Abstract
We present an analysis of a self-supervised learning approach for monocular depth and ego-motion estimation. This is an important problem for computer vision systems of robots, autonomous vehicles and other intelligent agents, equipped only with monocular camera sensor. We have explored a number of neural network architectures that perform single-frame depth and multi-frame camera pose predictions to minimize photometric error between consecutive frames on a sequence of camera images. Unlike other existing works, our proposed approach called ERF-SfMLearner examines the influence of the deep neural network receptive field on the performance of depth and ego-motion estimation. To do this, we study the modification of network layers with two convolution operators with extended receptive field: dilated and deformable convolutions. We demonstrate on the KITTI dataset that increasing the receptive field leads to better metrics and lower errors both in terms of depth and ego-motion estimation. Code is publicly available at github.com/linukc/ERF-SfMLearner.
Similar content being viewed by others
1 INTRODUCTION
Today, deep neural networks are the most popular tool in autonomous systems development. They can be effective prediction models based on different input sensor data [1]. We are especially interested in neural depth and ego-pose estimation for the onboard monocular camera. This is essential both for the tasks of detecting and tracking three-dimensional objects [2] and for high-quality mapping of the area in which the camera is moving [3]. Also, monocular camera depth estimation is much more complicated than the reconstruction of depth maps from a stereo pair of images [4, 5], where we can accurately estimate the scale and pixel disparity both analytically and using neural networks [6].
Existing results [7, 8] show that neural networks can successfully cope with this problem on one level with feature-based methods. However, they are still significantly affected by noise in the reconstructed depth maps.
For each specific task it is also necessary to have a large data set. To compile such a set for the ego-motion estimation, it is necessary to have accurate equipment for taking ground truth (GT) values. It is not always possible, especially if you plan to test the performance of the algorithm with your data. Therefore, we chose an joint self-supervised learning approach [7] as the main algorithm, which does not require pre-labeling for training, but uses an additional single-frame depth and multi-frame pose predictions to minimize the photometric error.
The process of choosing neural network architectures is empirical since there are no mathematically proved rules for their compilation. Different models can solve the same problem with a big difference in the final metrics. Our approach builds upon the insight that the receptive field is an important hyperparameter that greatly affects the ability of neural networks to perform a task. Experiments on the KITTI [9] dataset show the trueness of this assumption for both pose and depth prediction.
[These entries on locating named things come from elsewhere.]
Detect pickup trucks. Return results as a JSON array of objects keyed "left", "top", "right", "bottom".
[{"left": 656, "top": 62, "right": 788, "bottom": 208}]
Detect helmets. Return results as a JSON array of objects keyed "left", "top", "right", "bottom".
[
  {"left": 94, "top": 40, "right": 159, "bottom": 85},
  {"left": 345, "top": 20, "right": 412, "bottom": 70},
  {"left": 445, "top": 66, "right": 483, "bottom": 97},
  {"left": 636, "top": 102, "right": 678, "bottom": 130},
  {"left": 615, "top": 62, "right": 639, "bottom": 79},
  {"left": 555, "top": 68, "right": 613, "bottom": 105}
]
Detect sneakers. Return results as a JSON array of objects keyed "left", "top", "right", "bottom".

In summary, our work makes the following main contributions:
• a novel convolutional neural approach called ERF-SfMLearner for monocular depth and ego-motion estimation with extended receptive field;
• analysis of neural network receptive filed influence on monocular depth and ego-motion estimation on KITTI dataset with different resolutions of the input image.
2 RELATED WORK
Most self-supervised methods use single-frame depth and multi-frame pose predictions to minimize photometric error from source to a target frame from the sequence of images. This idea was first introduced by Zhou et al. [7]. Based on this principle a lot of works were proposed. Mahjourian et al. [10] offer an approach to combine photometric loss with geometric constraints using 3D-based loss. Godard et al. [11] in Monodepth2 enhance reprojection loss and design it to robustly handle occlusions. Subsequent methods propose improvements based on various techniques, such as supervision from optical flow [12–16], semantic segmentation [17, 18] or combination of these techniques [19, 20]. Wang et at. [21] propose to synthesize new views from raw images, thereby enriching the training data and improving the performance of the pose network. Tak-Wai Hui in [22] rethink the utilization of image sequence in the RNN acitecture. Suri et at. in [23] introduce pose constraints to reduce depth inconsistencies and scale ambiguity. Lee et at. in [24] suggest to integrate IMU sensor to disambiguate depth scale.
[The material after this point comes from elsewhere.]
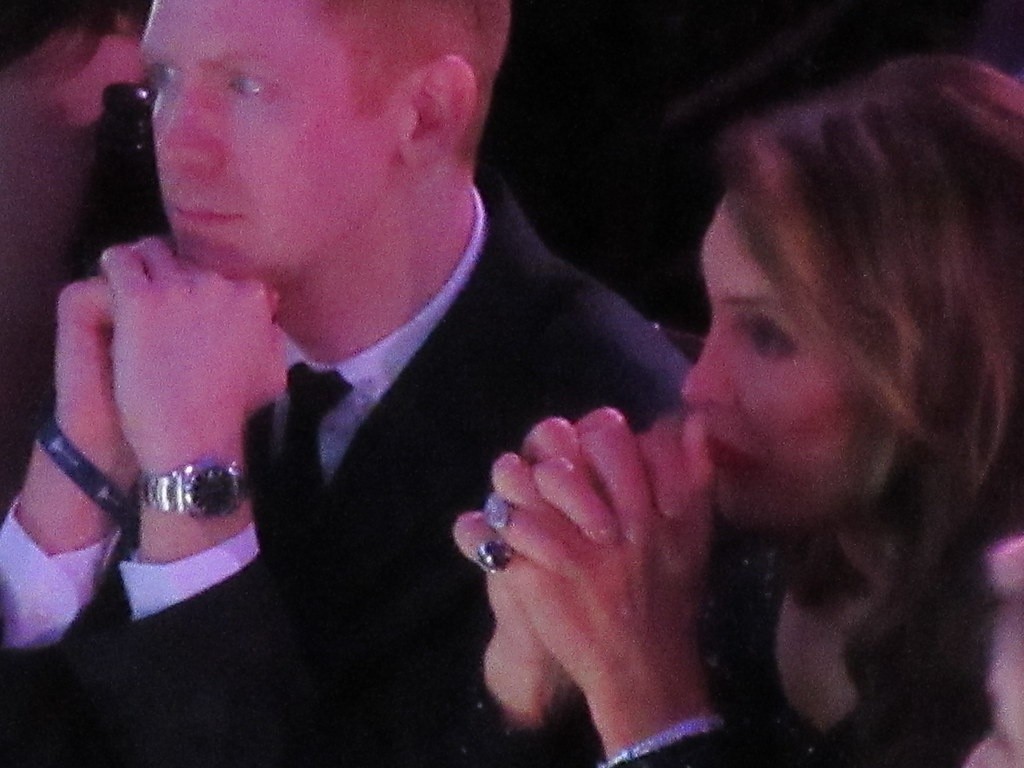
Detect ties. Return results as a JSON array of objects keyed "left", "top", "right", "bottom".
[{"left": 278, "top": 362, "right": 351, "bottom": 532}]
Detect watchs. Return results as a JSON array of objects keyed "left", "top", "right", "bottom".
[{"left": 144, "top": 459, "right": 250, "bottom": 518}]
However, most of these methods inherit learning setup and neural architectures from [7]. Our analysis shows that they can be more improved if they leverage our findings on the importance of the neural network receptive field in the task of self-supervised monocular depth and ego-motion estimation.
3 METHOD
3.1 ERF-SfMLearner Architecture
In a deep learning context, receptive field (RF) is defined as the size of the region in the input that produces the feature. Basically, it is a measure of association of an output feature (of any layer) to the input region (patch). Specifically, for self-supervised pose and depth estimation, we would like each output feature of the encoder to have a big receptive field, so as to ensure that no crucial information was not taken into account [25]. We establish a strong baseline for our algorithm by following practices from this work [7]. In baseline method, neural networks are implemented as a convolution network (Fig. 1, top). So, for a more fair comparison, we choose two convolution operators type to effectively increase the receptive field of the neural network without global architecture redesign: dilated convolution and deformable convolution (Figs. 2, 3).
3.2 Learning Approach
An overview of the baseline approach is shown in Fig. 1. It can learn depth and camera motion from unlabeled data. The method consists of two parts: depth prediction network and pose estimation network, which are trained jointly.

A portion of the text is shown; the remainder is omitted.